■ **PROBLEM TO WORK ON**: Beginning with the first line, transcribe the entries below exactly through the line containing "common name: mouse", inclusive.
= = = =
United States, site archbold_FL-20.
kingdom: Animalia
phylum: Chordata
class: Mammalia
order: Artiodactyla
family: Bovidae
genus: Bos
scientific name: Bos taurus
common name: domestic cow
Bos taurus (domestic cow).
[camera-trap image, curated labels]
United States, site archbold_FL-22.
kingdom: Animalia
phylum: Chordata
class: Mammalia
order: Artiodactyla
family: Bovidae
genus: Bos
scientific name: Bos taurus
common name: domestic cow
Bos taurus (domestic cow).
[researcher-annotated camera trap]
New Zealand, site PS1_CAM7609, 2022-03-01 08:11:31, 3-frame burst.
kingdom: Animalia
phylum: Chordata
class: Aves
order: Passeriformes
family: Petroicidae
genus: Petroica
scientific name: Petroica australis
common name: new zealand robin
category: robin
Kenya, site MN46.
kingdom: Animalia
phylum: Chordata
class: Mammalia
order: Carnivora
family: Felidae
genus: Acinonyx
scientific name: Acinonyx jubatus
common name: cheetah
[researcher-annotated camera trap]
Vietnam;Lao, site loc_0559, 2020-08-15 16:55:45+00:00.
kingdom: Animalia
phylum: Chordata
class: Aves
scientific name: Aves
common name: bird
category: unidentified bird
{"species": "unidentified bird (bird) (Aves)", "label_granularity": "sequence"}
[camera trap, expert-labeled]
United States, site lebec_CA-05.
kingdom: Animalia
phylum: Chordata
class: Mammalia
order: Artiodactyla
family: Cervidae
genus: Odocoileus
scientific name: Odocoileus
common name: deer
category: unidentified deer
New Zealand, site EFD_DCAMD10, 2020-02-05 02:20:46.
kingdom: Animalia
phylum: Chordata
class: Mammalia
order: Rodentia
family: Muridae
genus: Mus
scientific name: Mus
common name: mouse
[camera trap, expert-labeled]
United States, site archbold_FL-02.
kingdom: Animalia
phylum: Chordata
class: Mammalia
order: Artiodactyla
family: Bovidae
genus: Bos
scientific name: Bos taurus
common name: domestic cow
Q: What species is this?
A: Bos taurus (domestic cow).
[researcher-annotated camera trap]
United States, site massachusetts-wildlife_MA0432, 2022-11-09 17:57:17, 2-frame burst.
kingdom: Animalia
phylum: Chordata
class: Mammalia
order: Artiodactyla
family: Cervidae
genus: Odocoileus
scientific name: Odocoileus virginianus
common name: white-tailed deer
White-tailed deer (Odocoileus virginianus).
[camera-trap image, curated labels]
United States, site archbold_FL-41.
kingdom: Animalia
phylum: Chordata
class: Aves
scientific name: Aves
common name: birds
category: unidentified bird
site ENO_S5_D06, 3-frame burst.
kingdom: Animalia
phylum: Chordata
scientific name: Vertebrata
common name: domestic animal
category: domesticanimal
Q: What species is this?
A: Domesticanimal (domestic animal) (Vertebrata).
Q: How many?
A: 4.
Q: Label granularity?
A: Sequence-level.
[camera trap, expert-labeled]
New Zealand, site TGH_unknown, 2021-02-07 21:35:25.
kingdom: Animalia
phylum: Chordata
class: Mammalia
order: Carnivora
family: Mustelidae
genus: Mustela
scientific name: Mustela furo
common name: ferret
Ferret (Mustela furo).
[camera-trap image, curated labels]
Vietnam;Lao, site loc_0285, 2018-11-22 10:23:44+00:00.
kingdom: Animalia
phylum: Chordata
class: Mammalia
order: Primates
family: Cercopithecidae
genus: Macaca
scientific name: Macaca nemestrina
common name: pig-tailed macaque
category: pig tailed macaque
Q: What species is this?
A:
= = = =
■ **RESPONSE FOR THIS EXERCISE**:
United States, site archbold_FL-20.
kingdom: Animalia
phylum: Chordata
class: Mammalia
order: Artiodactyla
family: Bovidae
genus: Bos
scientific name: Bos taurus
common name: domestic cow
Bos taurus (domestic cow).
[camera-trap image, curated labels]
United States, site archbold_FL-22.
kingdom: Animalia
phylum: Chordata
class: Mammalia
order: Artiodactyla
family: Bovidae
genus: Bos
scientific name: Bos taurus
common name: domestic cow
Bos taurus (domestic cow).
[researcher-annotated camera trap]
New Zealand, site PS1_CAM7609, 2022-03-01 08:11:31, 3-frame burst.
kingdom: Animalia
phylum: Chordata
class: Aves
order: Passeriformes
family: Petroicidae
genus: Petroica
scientific name: Petroica australis
common name: new zealand robin
category: robin
Kenya, site MN46.
kingdom: Animalia
phylum: Chordata
class: Mammalia
order: Carnivora
family: Felidae
genus: Acinonyx
scientific name: Acinonyx jubatus
common name: cheetah
[researcher-annotated camera trap]
Vietnam;Lao, site loc_0559, 2020-08-15 16:55:45+00:00.
kingdom: Animalia
phylum: Chordata
class: Aves
scientific name: Aves
common name: bird
category: unidentified bird
{"species": "unidentified bird (bird) (Aves)", "label_granularity": "sequence"}
[camera trap, expert-labeled]
United States, site lebec_CA-05.
kingdom: Animalia
phylum: Chordata
class: Mammalia
order: Artiodactyla
family: Cervidae
genus: Odocoileus
scientific name: Odocoileus
common name: deer
category: unidentified deer
New Zealand, site EFD_DCAMD10, 2020-02-05 02:20:46.
kingdom: Animalia
phylum: Chordata
class: Mammalia
order: Rodentia
family: Muridae
genus: Mus
scientific name: Mus
common name: mouse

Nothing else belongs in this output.